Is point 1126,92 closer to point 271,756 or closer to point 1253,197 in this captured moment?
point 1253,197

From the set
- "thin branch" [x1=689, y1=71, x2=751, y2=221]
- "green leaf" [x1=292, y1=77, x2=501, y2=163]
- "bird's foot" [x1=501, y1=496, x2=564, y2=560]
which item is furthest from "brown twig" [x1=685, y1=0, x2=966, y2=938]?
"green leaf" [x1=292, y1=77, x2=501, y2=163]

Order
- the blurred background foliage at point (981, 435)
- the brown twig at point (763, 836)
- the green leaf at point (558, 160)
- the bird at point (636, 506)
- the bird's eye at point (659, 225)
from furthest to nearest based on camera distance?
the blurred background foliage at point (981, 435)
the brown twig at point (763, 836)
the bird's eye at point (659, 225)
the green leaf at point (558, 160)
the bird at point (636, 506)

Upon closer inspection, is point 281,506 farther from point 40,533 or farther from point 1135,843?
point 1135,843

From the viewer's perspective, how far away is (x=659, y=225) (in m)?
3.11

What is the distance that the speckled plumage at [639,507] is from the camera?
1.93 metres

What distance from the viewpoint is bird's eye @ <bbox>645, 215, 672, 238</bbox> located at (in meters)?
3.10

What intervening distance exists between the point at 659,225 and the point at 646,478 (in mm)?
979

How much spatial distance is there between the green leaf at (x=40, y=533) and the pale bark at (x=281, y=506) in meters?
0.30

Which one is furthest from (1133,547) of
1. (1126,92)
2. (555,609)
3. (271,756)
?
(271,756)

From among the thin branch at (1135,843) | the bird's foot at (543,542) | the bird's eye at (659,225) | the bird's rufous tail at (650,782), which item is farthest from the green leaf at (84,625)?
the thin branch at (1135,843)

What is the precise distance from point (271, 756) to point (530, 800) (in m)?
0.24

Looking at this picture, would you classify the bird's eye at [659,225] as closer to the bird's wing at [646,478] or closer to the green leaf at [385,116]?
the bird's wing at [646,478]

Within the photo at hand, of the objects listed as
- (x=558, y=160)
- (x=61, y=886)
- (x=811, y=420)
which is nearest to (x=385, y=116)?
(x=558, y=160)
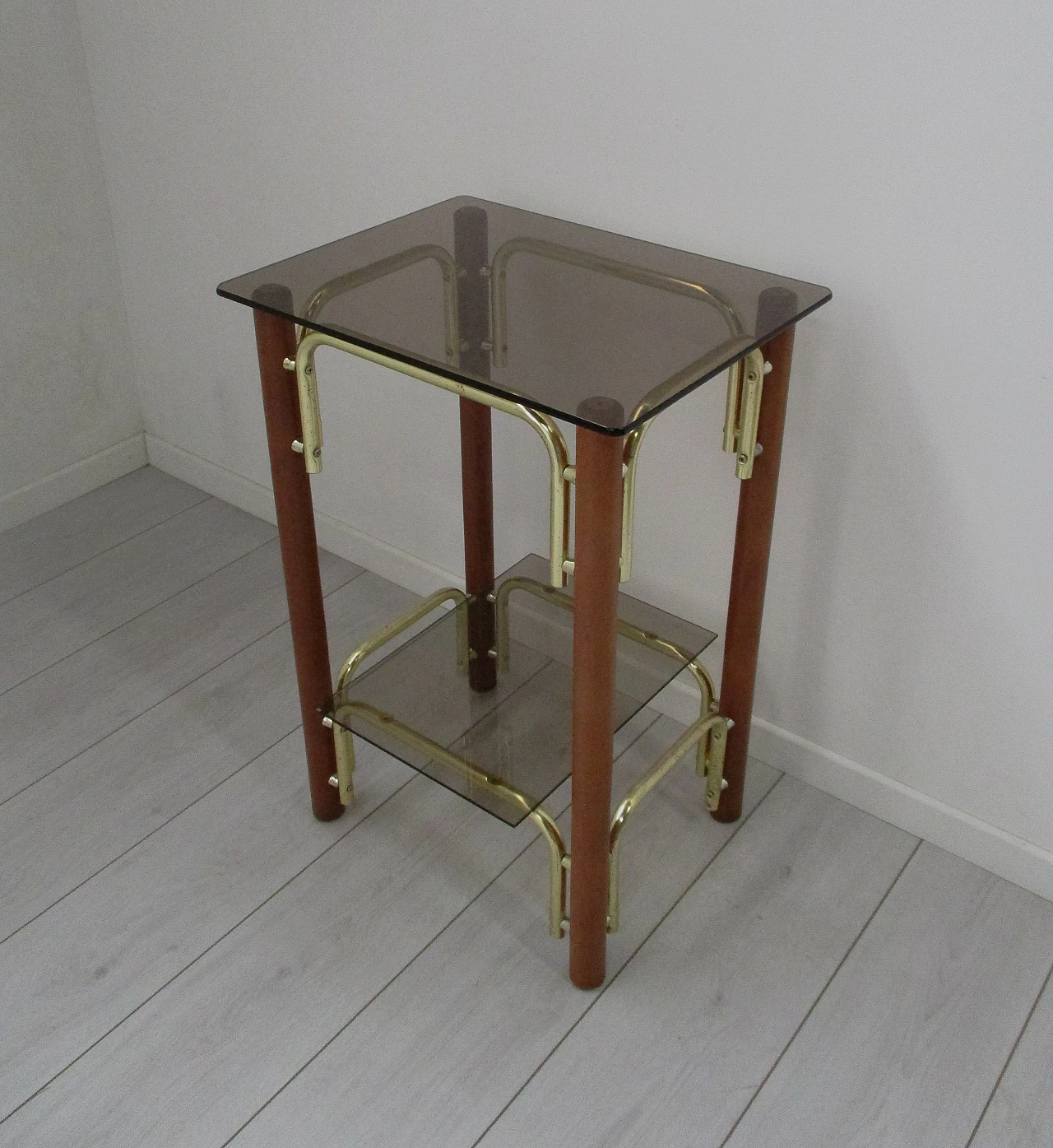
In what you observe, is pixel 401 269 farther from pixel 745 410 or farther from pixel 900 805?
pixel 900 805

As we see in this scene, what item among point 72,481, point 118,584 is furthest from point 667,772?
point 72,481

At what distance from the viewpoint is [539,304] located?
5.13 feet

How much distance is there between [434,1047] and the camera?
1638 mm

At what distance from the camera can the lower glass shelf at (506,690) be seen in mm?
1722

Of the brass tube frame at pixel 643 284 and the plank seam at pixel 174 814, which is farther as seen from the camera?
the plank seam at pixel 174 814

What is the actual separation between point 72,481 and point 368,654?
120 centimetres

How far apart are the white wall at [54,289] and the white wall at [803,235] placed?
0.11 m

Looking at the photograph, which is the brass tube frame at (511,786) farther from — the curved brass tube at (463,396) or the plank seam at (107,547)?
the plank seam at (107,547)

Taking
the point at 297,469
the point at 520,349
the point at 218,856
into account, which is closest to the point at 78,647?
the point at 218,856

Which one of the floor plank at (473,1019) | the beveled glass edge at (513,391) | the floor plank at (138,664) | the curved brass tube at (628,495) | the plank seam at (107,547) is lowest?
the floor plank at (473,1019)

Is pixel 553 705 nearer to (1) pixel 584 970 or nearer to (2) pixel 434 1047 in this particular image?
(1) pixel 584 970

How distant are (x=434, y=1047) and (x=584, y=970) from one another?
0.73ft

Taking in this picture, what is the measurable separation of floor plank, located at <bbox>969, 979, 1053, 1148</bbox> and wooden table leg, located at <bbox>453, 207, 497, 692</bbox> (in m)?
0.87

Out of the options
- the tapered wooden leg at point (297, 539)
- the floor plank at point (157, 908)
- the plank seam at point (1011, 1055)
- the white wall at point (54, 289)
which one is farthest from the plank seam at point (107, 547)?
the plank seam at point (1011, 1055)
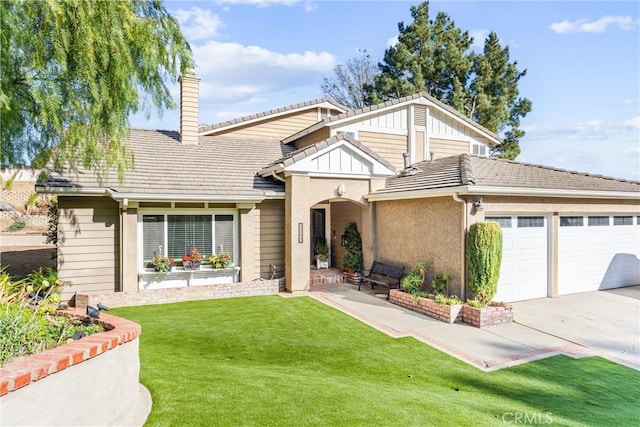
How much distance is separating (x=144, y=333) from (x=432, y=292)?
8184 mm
================================
▶ [WRITTEN PROBLEM]:
Can you turn the stretch from the line containing "Is pixel 553" through the end of the records into a two-column CSV headed "prompt" and "response"? Give one row per record, with its text and its answer each in a single quoted field with line breaks replaced by spaces, and leave the pictures out.

▶ [SOLVED EXERCISE]:
prompt,response
"Is pixel 553 705 nearer to (1) pixel 584 970 or nearer to (2) pixel 434 1047 in this particular image?","(1) pixel 584 970"
"How distant are (x=434, y=1047) and (x=584, y=970) from one another?","0.73ft"
"Taking in this picture, what is the measurable separation of floor plank, located at <bbox>969, 979, 1053, 1148</bbox> and wooden table leg, located at <bbox>453, 207, 497, 692</bbox> (in m)?","0.87"
"Out of the options - the tapered wooden leg at point (297, 539) - the floor plank at point (157, 908) - the plank seam at point (1011, 1055) - the white wall at point (54, 289) which one is farthest from the plank seam at point (107, 547)?","the plank seam at point (1011, 1055)"
"How much distance is separating (x=144, y=333) from (x=432, y=292)?","8184 mm"